→ EXTRACTED RECORDS:
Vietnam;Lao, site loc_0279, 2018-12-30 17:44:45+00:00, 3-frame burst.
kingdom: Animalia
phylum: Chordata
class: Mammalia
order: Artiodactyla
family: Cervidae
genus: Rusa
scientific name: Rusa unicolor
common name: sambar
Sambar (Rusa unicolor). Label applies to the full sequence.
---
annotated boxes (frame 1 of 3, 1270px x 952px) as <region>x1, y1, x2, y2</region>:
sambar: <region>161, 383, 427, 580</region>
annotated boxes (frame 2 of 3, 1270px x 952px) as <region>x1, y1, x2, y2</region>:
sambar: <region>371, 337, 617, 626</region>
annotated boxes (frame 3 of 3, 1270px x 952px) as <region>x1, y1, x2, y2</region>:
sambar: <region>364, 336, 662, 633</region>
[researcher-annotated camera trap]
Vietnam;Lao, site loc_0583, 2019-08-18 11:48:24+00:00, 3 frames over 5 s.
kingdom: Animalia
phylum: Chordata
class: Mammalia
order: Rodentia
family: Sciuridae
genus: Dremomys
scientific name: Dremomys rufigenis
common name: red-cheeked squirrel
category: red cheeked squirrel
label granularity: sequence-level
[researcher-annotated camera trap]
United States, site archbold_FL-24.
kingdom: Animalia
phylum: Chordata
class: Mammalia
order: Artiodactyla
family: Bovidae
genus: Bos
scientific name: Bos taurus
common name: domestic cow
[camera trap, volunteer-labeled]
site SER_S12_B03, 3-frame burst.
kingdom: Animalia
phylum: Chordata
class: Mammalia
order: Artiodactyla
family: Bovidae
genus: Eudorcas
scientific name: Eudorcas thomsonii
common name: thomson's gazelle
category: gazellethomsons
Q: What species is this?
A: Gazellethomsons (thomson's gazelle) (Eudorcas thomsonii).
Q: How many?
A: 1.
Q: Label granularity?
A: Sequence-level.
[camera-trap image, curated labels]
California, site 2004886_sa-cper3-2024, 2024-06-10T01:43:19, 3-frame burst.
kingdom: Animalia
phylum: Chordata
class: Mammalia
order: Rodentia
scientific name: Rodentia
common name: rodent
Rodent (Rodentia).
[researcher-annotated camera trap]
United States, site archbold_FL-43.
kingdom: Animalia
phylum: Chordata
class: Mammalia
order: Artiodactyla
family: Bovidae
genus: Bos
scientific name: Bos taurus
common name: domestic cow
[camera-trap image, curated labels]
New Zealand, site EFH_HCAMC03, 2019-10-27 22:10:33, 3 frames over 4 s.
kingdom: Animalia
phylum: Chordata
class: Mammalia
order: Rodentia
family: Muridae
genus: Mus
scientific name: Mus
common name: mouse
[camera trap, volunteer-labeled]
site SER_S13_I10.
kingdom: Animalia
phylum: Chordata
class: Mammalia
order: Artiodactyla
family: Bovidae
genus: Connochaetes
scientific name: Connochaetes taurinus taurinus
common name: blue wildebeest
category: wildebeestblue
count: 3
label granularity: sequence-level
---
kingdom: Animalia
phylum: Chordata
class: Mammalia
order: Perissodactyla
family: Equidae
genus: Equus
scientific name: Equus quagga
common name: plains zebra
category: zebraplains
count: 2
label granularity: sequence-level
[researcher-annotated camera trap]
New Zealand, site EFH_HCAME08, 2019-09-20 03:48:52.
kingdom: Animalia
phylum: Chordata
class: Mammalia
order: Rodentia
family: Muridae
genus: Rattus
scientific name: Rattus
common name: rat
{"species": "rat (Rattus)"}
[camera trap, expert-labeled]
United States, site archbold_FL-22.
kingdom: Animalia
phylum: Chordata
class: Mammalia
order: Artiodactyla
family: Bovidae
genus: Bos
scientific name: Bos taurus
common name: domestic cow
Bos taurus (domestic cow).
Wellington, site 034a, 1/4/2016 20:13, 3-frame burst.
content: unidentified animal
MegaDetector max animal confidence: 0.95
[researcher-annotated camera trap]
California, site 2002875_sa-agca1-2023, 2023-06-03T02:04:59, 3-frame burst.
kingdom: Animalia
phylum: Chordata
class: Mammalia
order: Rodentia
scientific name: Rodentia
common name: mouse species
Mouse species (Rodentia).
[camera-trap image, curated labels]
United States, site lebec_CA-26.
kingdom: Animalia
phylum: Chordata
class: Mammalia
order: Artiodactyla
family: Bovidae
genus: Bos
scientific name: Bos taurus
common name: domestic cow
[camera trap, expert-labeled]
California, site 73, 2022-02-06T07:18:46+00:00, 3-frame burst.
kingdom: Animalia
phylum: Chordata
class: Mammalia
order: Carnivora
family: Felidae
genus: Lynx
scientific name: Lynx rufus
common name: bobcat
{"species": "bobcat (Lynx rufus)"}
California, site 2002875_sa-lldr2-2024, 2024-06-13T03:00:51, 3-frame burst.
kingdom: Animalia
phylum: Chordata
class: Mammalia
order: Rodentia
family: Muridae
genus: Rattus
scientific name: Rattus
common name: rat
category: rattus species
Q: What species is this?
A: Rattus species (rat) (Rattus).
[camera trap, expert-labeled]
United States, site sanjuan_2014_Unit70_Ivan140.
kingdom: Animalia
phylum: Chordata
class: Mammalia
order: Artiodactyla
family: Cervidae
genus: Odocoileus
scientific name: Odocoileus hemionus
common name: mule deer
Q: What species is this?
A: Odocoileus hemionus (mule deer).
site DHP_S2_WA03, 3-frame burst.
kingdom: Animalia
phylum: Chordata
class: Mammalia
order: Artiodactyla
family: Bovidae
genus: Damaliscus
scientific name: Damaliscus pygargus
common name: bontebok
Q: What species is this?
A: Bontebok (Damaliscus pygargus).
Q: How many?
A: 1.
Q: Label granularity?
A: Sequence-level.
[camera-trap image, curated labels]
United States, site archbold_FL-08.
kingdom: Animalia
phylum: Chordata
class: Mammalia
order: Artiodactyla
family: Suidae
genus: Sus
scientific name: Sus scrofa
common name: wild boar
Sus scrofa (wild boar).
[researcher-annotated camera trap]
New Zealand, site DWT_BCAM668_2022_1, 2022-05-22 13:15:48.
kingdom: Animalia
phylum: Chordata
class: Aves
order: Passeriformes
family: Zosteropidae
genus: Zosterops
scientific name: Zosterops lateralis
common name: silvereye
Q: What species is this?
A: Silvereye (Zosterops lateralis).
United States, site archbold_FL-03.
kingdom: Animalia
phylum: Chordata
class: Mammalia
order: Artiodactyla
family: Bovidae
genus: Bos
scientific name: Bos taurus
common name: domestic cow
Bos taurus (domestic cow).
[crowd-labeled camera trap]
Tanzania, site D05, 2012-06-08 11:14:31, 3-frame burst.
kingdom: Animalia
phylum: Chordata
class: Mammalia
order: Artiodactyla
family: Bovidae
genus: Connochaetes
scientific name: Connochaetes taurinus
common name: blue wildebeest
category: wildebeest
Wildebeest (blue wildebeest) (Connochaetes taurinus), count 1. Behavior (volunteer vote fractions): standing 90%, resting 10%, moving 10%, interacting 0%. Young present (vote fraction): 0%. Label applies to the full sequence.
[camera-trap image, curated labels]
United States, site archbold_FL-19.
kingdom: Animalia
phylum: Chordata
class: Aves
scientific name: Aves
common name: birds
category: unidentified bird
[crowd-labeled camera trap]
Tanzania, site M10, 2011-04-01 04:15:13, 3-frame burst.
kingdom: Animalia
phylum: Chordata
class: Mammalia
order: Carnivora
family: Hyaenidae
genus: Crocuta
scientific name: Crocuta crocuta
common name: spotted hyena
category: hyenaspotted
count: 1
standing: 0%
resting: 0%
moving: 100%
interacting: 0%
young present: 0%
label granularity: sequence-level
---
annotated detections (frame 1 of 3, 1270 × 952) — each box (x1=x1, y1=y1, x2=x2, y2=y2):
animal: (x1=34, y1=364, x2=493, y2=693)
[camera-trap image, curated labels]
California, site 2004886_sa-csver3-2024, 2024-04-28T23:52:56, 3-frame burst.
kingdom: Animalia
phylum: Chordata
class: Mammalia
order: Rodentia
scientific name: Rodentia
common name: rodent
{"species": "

→ ACTIVITY: Which lines run from the one containing "2024-04-28T23:52:56, 3-frame burst." to the end of the entries above? Quote exactly those, and only those.

→ OUTPUT FOR THIS EXERCISE:
California, site 2004886_sa-csver3-2024, 2024-04-28T23:52:56, 3-frame burst.
kingdom: Animalia
phylum: Chordata
class: Mammalia
order: Rodentia
scientific name: Rodentia
common name: rodent
{"species": "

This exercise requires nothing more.